Directions >>
A: Translate this sentence from the array-splitting problem text into Spanish: "After completing the above operations, the maximum element present in the array is 2."
B: Using the array-splitting problem text, explain in one to three sentences why the output of its example is 2.
C: Go on with the array-splitting problem text from the point where it stops.

Supplied passage >>
__________________________________________________

Minimize maximum array element possible by at most K splits on the given array

Given an array arr[] consisting of N positive integers and a positive integer K, the task is to minimize the maximum element present in the array by splitting at most K array elements into two numbers equal to their value.

Examples:

Input: arr[] = {2, 4, 8, 2}, K = 4
Output: 2
Explanation:
Following sequence of operations are required to be performed:
Operation 1: Splitting arr[1] (= 4) to {2, 2} modifies the array to {2, 2, 2, 8, 2}.
Operation 2: Splitting arr[3] (= 8) to {2, 6} modifies the array to {2, 2, 2, 2, 6, 2}.
Operation 3: Splitting arr[4] (= 6) to {2, 4} modifies the array to {2, 2, 2, 2, 2, 4, 2}.
Operation 4: Splitting arr[5] (= 4) to {2, 2} modifies the array to {2, 2, 2, 2, 2, 2, 2, 2}.
After completing the above operations, the maximum element present in the array is 2.

__________________________________________________

Provided material >>
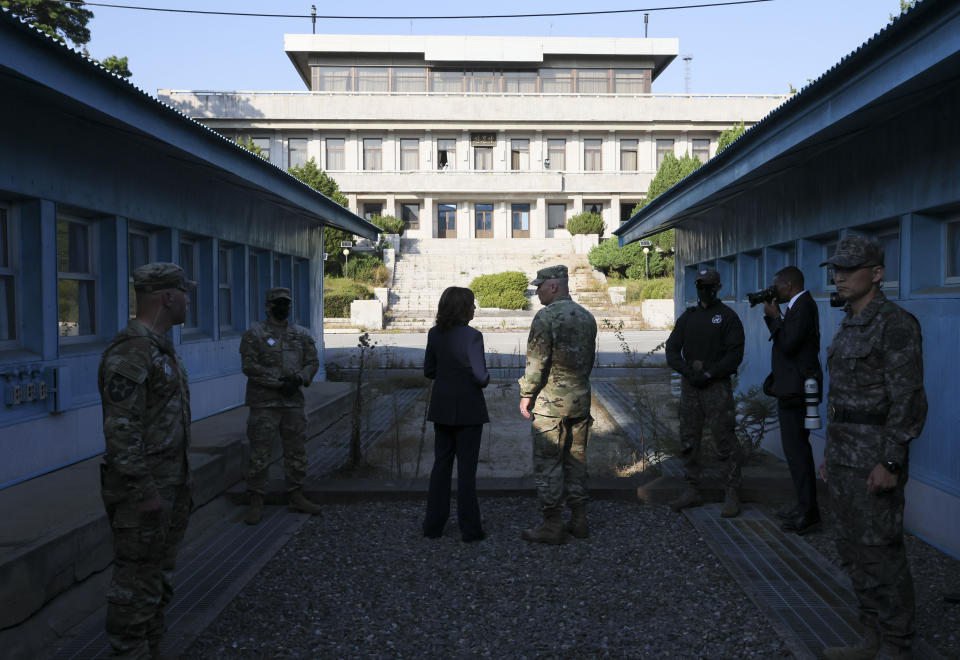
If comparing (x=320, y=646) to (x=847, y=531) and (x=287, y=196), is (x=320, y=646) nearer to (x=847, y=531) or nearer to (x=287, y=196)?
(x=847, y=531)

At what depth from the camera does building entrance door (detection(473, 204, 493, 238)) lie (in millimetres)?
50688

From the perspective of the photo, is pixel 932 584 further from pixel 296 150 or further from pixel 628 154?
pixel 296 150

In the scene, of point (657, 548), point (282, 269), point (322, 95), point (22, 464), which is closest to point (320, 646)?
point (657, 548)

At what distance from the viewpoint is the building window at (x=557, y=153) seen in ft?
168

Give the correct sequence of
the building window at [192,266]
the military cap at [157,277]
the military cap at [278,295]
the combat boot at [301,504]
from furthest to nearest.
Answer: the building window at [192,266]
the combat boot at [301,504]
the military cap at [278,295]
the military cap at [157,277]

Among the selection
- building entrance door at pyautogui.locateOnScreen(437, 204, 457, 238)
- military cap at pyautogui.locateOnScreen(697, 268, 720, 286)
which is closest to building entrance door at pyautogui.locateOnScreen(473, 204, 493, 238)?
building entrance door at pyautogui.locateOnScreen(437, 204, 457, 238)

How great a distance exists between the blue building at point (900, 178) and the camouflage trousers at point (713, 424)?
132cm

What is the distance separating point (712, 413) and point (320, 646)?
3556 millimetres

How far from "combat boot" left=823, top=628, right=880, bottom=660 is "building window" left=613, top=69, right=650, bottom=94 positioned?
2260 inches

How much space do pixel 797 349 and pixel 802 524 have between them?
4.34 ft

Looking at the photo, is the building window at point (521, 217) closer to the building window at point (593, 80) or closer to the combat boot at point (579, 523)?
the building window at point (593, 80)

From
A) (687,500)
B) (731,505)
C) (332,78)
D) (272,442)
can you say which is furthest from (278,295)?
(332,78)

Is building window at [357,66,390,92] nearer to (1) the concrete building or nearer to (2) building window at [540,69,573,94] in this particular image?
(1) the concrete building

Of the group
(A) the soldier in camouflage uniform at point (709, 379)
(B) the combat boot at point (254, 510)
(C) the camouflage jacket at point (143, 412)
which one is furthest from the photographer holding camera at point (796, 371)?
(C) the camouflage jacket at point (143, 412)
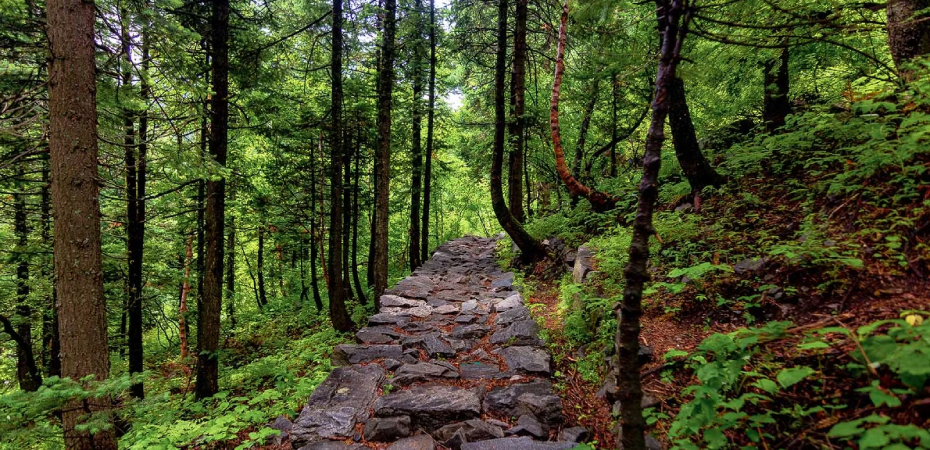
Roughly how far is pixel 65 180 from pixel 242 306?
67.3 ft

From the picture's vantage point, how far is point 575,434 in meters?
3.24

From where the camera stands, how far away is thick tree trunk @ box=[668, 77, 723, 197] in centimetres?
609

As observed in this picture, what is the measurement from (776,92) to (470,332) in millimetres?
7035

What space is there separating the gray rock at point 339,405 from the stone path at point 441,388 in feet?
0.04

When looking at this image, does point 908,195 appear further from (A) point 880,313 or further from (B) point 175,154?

__________________________________________________

Written responses >>
A: Después de completar las operaciones anteriores, el elemento máximo presente en el arreglo es 2.

B: The four splits turn 4 into {2, 2}, 8 into {2, 6}, 6 into {2, 4}, and 4 into {2, 2}. This leaves an array of eight 2s. The largest element is then 2, so the output is 2.

C:
Input: arr[] = {7, 17}, K = 2
Output: 7

Approach: The given problem can be solved based on the following observations:

• If X can be the maximum element in the array arr[] by performing at most K operations, then there exists some value K (K > X), which can also be the maximum element present in the array arr[] by performing at most K splitting of the array elements.
• If X can't be the maximum element in the array A[] by performing at most K operations, then there exists some value K (K < X) which can also not be the maximum element in the array arr[] by performing at most K splits of array elements.
• Therefore, the idea is to use Binary Search for finding the value over the range [1, INT_MAX] which can be the possible maximum value after at most K splits.

 Follow the steps below to solve the problem:

• Initialize two variables, say low and high as 1 and the maximum element in the array arr[] respectively.
• Iterate until low is less than high and perform the following steps:
  • Find the middle value of the range [low, high] as mid = (low + high)/2.
  • Initialize a variable, say count, to store the maximum number of splits of array elements required to make the maximum element equal to mid.
  • Traverse the given array arr[] and update the value of count as (arr[i] - 1) / mid to count the number of splits required.
  • If the value of count is at most K, then update the value of high as mid.
  • Otherwise, update the value of low as (mid + 1).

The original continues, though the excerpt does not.